Aku menyampingkan tangan Jane dan berkata, "Kamu perlu memilih
beberapa furnitur, ok? Ada yang perlu aku lakukan di perusahaan." Dia
terlihat tidak senang, karena aku telah berjanji akan menemaninya
melihat-lihat furnitur. Sesaat, pikiran untuk bercerai menjadi semakin
jelas walaupun sebelumnya tampak mustahil. Bagaimanapun juga, akan
sulit untuk mengatakannya pada istriku. Tidak peduli selembut apapun
aku mengatakannya, dia akan sangat terluka. Sejujurnya, dia adalah
seorang istri yang baik. Setiap malam, dia selalu sibuk menyiapkan
makan malam. Aku duduk di depan televisi. Makan malam akan segera
tersedia. Kemudian kami menonton TV bersama. Hal ini sebelumnya
merupakan hiburan bagiku.

Suatu hari aku bertanya pada istriku dengan bercanda, "Kalau misalnya
kita bercerai, apa yang akan kamu lakukan?" Dia menatapku beberapa saat
tanpa berkata apapun. Kelihatannya dia seorang yang percaya bahwa
perceraian tidak akan datang padanya. Aku tidak bisa membayangkan
bagaimana reaksinya ketika nanti dia tahu bahwa aku serius tentang ini.
Ketika istriku datang ke kantorku, Jane langsung pegi keluar. Hampir
semua pegawai melihat istriku dengan pandangan simpatik dan mencoba
menyembunyikan apa yang sedang terjadi ketika berbicara dengannya.
Istriku seperti mendapat sedikit petunjuk. Dia tersenyum dengan lembut
kepada bawahan-bawahanku. Tapi aku melihat ada perasaan luka dimatanya.

Sekali lagi, Jane berkata padaku, "Sayang, ceraikan dia, ok? Lalu kita
akan hidup bersama." Aku mengangguk. Aku tahu aku tidak bisa ragu-ragu
lagi. Ketika aku pulang malam itu, istriku sedang menyiapkan makan
malam.
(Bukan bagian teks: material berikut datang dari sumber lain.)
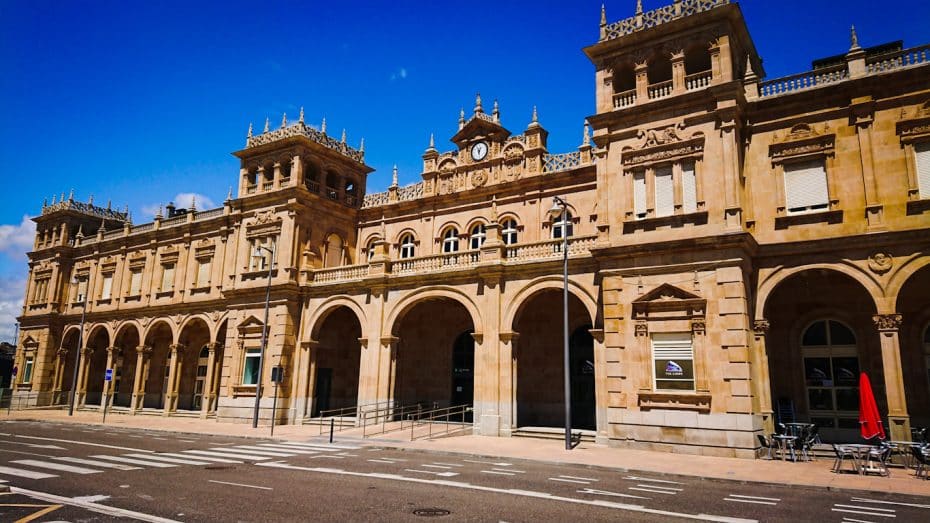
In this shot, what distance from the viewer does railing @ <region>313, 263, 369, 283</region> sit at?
94.4ft

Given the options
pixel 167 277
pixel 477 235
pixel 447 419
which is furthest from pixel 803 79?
pixel 167 277

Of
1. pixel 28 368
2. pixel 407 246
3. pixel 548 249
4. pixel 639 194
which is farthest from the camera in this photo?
pixel 28 368

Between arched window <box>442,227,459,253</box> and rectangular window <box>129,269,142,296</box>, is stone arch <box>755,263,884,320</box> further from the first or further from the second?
rectangular window <box>129,269,142,296</box>

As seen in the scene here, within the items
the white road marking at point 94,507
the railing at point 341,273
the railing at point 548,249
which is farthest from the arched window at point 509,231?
the white road marking at point 94,507

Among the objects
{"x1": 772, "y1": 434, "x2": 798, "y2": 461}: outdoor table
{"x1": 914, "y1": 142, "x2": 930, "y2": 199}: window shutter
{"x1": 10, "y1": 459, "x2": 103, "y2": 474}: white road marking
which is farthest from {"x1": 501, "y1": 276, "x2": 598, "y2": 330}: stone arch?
{"x1": 10, "y1": 459, "x2": 103, "y2": 474}: white road marking

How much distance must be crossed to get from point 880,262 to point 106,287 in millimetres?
45541

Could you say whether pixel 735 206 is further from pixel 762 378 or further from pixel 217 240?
pixel 217 240

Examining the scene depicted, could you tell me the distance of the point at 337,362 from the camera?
32.1 m

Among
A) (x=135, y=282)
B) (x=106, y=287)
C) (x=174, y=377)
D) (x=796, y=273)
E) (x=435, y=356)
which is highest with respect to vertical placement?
(x=135, y=282)

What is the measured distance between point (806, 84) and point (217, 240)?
31.4m

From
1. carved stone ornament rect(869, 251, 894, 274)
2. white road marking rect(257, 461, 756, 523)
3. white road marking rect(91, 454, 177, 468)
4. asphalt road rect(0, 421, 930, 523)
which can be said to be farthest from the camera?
carved stone ornament rect(869, 251, 894, 274)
Aku menggemgam tangannya dan berkata, " Ada yang ingin aku
bicarakan."Dia kemudian duduk dan makan dalam diam. Lagi, aku melihat
perasaan luka dari matanya. Tiba-tiba aku tidak bisa membuka mulutku.
Tapi aku harus tetap
mengatakan ini pada istriku. Aku ingin bercerai. Aku memulai
pembicaraan dengan tenang.

Dia seperti tidak terganggu dengan kata-kataku, sebaliknya malah
bertanya dengan lembut, "Kenapa?" Aku menghindari pertanyaannya. Hal
ini membuatnya marah. Dia melempar sumpit dan berteriak padaku, "Kamu
bukan seorang pria!" Malam itu, kami tidak saling bicara. Dia menangis.
Aku tahu, dia ingin mencari
tahu apa yang sedang terjadi di dalam pernikahan kami. Tapi aku sulit
memberikannya jawaban yang memuaskan, bahwa hatiku telah memilih Jane.
Aku tidak mencintainya lagi. Aku hanya mengasihaninya! Dengan perasaan
bersalah, aku membuat perjanjian perceraian yang menyatakan bahwa
istriku bisa memiliki rumah kami, mobil kami dan 30% aset perusahaanku.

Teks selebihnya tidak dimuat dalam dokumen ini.